_EXTRAIT FOURNI_
"""

Les Prud’homies

Historique des Prud’homies de patrons-pêcheurs

Issues des communautés de métiers du Moyen-Age, les Prud’homies désignent des communautés de patrons pêcheurs qui élisent en leur sein des Prud’hommes chargés de gérer la pêche sur leur territoire, par des attributions réglementaires, juridictionnelles et disciplinaires. Ces organisations professionnelles, historiquement fréquentes dans le Bassin Méditerranéen, ont perduré en France (les cofradias espagnoles ont évolué différemment, des formes simplifiées existent au Maghreb).
La constante motivation de l’institution est de gérer localement, avec simplicité, rapidité et à moindres frais, une activité de pêche, et les conflits qu’elle occasionne, sachant qu’elle est le plus souvent exercée par un grand nombre de pêcheurs sur des zones de pêche exigües. Au cours de l’Ancien Régime, les Prud’homies font reconnaître leurs droits par tous les rois de France (lettres patentes), cherchant le plus souvent à lutter contre les privilèges aristocratiques et ecclésiastiques (madragues et bordigues, droits à verser…) et les contestations de pêcheurs immigrés concernant la réglementation ou l’interdiction de certaines techniques. Leur organisation abolie comme toutes les corporations à la Révolution, les prud’hommes de Cassis et de Marseille se déplacent à Paris où ils sont soutenus par Mirabeau devant l’Assemblée Constituante. Reconnaissant son fonctionnement démocratique, cette dernière maintient l’institution prud’homale et autorise tous les ports qui n’en sont pas dotés à créer leur propre prud’homie. Bon nombre de prud’homies voit le jour dans les années qui suivent. Sous Napoléon III, alors que sont rédigés des décrets d’État destinés à réglementer l’ensemble des pêches par façade maritime, le décret pour la Méditerranée retranscrit les attributions prud’homales en droit moderne et charge l’institution de préciser les règles locales pour les différents engins de pêche. Ce décret du 18 novembre 1859, maintes fois modifié, reste le texte légiférant actuellement les prud’homies.

"""

_DONNÉES FOURNIES_

"""

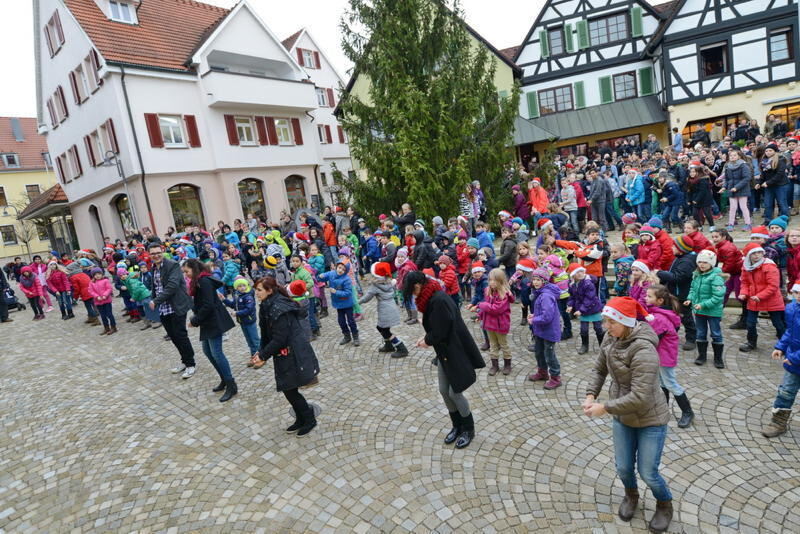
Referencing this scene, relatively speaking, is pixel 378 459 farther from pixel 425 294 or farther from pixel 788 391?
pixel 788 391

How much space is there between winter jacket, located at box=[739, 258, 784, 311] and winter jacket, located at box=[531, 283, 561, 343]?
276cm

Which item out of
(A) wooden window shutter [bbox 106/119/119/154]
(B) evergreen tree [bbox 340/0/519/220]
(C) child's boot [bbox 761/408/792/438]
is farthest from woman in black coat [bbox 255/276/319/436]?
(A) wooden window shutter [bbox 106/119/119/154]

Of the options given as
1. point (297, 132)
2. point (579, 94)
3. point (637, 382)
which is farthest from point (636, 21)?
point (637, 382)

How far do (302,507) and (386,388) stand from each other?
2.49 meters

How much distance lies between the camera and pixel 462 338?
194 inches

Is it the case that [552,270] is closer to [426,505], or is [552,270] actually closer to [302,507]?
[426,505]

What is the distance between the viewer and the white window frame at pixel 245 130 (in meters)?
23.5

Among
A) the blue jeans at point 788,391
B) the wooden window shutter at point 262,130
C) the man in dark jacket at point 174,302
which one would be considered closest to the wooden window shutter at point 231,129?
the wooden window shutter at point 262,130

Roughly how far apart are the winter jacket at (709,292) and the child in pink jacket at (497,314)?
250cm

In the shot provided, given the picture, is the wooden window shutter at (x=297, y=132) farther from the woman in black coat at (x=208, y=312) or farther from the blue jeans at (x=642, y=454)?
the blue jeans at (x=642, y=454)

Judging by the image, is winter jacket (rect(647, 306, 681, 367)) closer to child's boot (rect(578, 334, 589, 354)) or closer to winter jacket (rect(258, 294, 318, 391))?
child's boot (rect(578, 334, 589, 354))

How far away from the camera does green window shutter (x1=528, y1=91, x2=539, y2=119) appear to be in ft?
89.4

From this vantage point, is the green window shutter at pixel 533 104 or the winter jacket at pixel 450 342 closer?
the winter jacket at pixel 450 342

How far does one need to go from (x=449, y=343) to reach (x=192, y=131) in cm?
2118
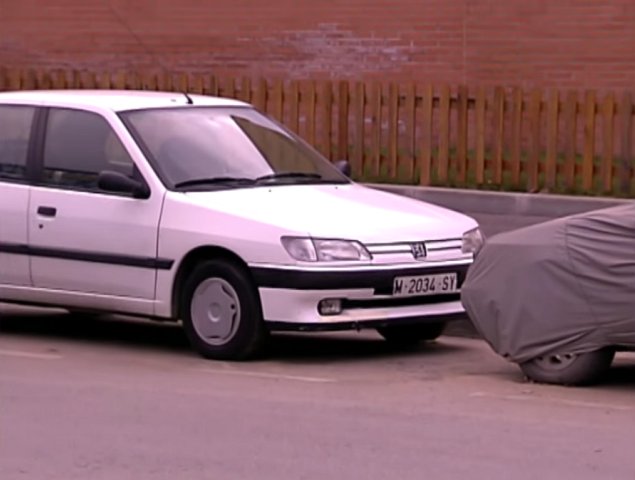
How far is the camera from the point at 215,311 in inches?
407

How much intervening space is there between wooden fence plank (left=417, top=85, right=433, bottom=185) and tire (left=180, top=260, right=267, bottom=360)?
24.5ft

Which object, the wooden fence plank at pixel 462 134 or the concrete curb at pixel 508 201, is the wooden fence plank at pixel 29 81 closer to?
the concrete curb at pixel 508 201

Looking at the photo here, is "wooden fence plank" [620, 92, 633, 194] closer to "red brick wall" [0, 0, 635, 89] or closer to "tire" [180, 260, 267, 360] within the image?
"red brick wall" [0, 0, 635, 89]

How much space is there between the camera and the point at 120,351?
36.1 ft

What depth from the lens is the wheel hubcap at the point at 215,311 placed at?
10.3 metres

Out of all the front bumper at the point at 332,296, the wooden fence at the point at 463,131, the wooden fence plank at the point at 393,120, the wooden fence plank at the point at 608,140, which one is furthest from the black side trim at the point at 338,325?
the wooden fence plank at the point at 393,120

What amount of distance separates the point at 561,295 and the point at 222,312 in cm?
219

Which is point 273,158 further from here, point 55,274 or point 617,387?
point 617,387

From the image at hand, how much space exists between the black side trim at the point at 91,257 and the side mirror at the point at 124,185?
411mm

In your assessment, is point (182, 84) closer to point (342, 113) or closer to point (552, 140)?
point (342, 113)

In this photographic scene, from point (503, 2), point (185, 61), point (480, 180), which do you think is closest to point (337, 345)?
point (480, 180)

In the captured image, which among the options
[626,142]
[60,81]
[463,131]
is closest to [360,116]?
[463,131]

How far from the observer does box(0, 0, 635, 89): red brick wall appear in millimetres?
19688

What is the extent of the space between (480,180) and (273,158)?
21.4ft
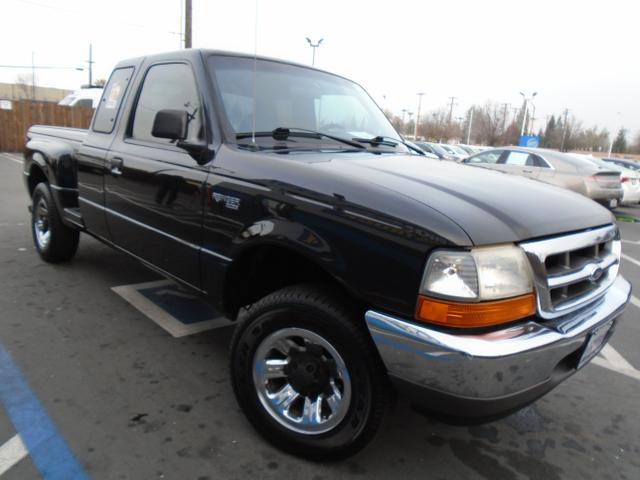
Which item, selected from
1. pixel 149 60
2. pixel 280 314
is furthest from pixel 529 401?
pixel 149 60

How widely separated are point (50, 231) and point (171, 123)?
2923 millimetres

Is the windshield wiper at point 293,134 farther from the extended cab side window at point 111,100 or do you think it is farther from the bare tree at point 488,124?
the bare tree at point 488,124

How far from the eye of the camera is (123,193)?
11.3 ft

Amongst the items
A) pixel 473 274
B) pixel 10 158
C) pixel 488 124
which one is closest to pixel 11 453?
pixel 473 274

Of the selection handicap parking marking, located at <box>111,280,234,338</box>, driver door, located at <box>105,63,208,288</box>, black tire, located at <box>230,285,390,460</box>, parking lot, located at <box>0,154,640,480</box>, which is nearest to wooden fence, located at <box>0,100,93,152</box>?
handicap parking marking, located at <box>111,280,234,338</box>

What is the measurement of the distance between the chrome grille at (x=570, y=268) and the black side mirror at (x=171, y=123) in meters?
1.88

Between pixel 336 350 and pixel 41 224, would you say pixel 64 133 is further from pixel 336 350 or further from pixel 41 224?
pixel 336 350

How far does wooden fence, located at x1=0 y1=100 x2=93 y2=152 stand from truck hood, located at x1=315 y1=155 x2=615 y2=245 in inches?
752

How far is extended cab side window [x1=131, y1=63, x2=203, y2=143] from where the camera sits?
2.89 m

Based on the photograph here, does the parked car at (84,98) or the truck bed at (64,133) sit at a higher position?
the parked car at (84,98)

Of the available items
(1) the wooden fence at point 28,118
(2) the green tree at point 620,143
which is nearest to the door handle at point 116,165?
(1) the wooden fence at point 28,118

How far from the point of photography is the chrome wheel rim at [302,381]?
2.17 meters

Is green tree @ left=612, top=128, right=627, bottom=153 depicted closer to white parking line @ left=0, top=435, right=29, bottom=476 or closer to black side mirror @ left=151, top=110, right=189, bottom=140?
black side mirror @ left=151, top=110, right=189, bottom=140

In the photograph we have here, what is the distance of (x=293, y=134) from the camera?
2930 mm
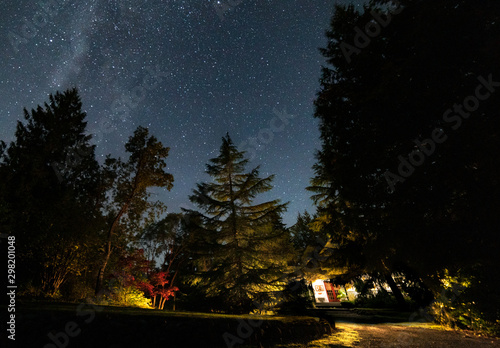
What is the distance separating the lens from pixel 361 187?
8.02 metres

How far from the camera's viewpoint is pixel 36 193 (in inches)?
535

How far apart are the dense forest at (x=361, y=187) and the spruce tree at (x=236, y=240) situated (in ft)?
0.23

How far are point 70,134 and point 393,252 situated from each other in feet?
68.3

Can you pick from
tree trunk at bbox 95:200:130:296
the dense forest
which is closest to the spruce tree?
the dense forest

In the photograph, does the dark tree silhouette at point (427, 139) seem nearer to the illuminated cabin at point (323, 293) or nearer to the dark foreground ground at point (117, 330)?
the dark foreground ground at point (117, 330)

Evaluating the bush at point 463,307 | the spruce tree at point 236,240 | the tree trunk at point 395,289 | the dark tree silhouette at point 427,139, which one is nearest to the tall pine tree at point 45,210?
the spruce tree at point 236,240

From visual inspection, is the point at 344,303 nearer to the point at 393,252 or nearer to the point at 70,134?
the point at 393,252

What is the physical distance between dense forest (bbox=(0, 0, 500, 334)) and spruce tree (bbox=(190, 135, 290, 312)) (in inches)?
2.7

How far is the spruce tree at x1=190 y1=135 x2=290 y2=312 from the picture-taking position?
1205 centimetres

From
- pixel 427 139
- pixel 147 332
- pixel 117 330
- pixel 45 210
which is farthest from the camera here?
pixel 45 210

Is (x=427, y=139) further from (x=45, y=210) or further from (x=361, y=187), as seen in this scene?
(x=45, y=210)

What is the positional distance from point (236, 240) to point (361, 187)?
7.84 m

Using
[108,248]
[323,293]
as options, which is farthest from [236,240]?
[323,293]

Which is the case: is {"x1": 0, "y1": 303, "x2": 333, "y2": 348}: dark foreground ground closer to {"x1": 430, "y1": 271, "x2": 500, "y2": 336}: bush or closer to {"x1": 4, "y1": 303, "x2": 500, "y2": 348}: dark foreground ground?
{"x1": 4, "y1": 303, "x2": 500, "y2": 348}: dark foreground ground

"""

_TRAVAIL À FAIRE_
[A] Indiquez si chacune des affirmations suivantes est conforme au texte sur les prud’homies, en répondant par oui ou par non et en citant à l’identique les mots du texte qui tranchent. (i) L’Assemblée constituante a supprimé l’institution prud’homale. (ii) Le décret du 18 novembre 1859 demeure le texte qui régit aujourd’hui les prud’homies. (iii) Les cofradias espagnoles ont connu la même évolution que les prud’homies françaises.
[B] D’après le texte sur les prud’homies, qui soutient les prud’hommes de Cassis et de Marseille devant l’Assemblée constituante ?
[C] Prolongez le texte sur l’histoire des prud’homies de patrons-pêcheurs en reprenant après sa dernière phrase.

_RÉPONSES PAR CONSIGNE_
[A]
(i) Non : « cette dernière maintient l’institution prud’homale ».
(ii) Oui : « Ce décret du 18 novembre 1859, maintes fois modifié, reste le texte légiférant actuellement les prud’homies. »
(iii) Non : « les cofradias espagnoles ont évolué différemment ».

[B] Mirabeau.

[C]
La présence prud’homale a probablement repoussé l’industrialisation du secteur au début du XXème siècle, les communautés de pêcheurs préférant continuer à valoriser des quantités limitées et diversifiées sur un marché local bien achalandé plutôt que de vendre de grandes quantités à bas prix. Suite à divers facteurs (arrivée de pêcheurs rapatriés qui exercent des techniques plus intensives comme le lamparo ou le chalutage, implantation locale d’un organisme scientifique qui détecte des stocks importants de petits pélagiques, ouverture du marché commun sur les produits de conserve…), l’État lance l’industrialisation des pêches à partir des années soixante et désavoue l’autorité prud’homale qui s’oppose à l’autorisation généralisée du lamparo (senne tournante et coulissante et usage d’un foyer lumineux pour la capture de petits pélagiques).
Les Prud’homies continuent à fonctionner localement, en marge de leur autorité de tutelle, avec plus ou moins de force selon les contextes locaux : importance du nombre de petits métiers et nécessité de régler les usages lorsque le territoire de pêche est réduit (étangs, lagunes, bordure littorale étroite), poids relatif des « grands métiers » (chalutiers et senneurs) et des organisations professionnelles investies par ces techniques intensives, développement de zones littorales spécialisées (touristiques, industrielles, résidentielles…).

Depuis la mise en place de la Politique Commune des Pêches, marquée à la fois par un renforcement productiviste et par les lobbies environnementalistes, les Prud’homies peinent à faire valoir leurs droits aux niveaux européen et national, et à préserver l’avenir de petits métiers côtiers polyvalents. Mieux intégrés au niveau local et régional, les prud’hommes sont souvent présents dans les lieux de concertation pour la gestion littorale.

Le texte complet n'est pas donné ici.